*** Listed records
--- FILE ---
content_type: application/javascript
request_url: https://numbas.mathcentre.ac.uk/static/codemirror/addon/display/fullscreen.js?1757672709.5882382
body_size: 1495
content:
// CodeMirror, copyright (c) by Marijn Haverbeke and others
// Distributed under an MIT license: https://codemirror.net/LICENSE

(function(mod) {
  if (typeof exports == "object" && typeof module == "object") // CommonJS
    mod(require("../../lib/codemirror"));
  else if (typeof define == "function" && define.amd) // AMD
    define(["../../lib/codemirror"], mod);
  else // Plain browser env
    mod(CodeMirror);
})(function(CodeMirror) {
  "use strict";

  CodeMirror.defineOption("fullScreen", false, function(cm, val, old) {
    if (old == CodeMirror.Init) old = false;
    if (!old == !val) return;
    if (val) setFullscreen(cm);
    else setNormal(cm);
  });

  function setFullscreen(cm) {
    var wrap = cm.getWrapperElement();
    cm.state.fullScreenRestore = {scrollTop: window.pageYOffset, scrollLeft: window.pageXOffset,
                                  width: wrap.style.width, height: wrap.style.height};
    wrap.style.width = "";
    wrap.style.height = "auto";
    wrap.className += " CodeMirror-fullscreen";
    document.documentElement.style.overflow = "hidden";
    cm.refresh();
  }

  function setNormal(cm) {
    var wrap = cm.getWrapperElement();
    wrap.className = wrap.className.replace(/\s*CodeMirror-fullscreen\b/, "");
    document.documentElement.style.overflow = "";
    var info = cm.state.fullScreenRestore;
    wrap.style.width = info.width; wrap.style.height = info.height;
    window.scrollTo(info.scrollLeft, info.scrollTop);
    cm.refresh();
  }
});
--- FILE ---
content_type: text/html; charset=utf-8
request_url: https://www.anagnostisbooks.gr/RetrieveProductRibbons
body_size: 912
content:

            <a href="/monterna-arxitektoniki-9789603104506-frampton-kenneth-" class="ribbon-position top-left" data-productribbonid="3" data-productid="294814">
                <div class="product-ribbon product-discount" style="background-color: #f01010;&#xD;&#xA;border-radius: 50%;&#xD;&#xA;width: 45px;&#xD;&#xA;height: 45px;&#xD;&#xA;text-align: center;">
******
• Exercise brief
Find the word "document" in the entries above and gather every line that holds it.

• Completed task
    document.documentElement.style.overflow = "hidden";
    document.documentElement.style.overflow = "";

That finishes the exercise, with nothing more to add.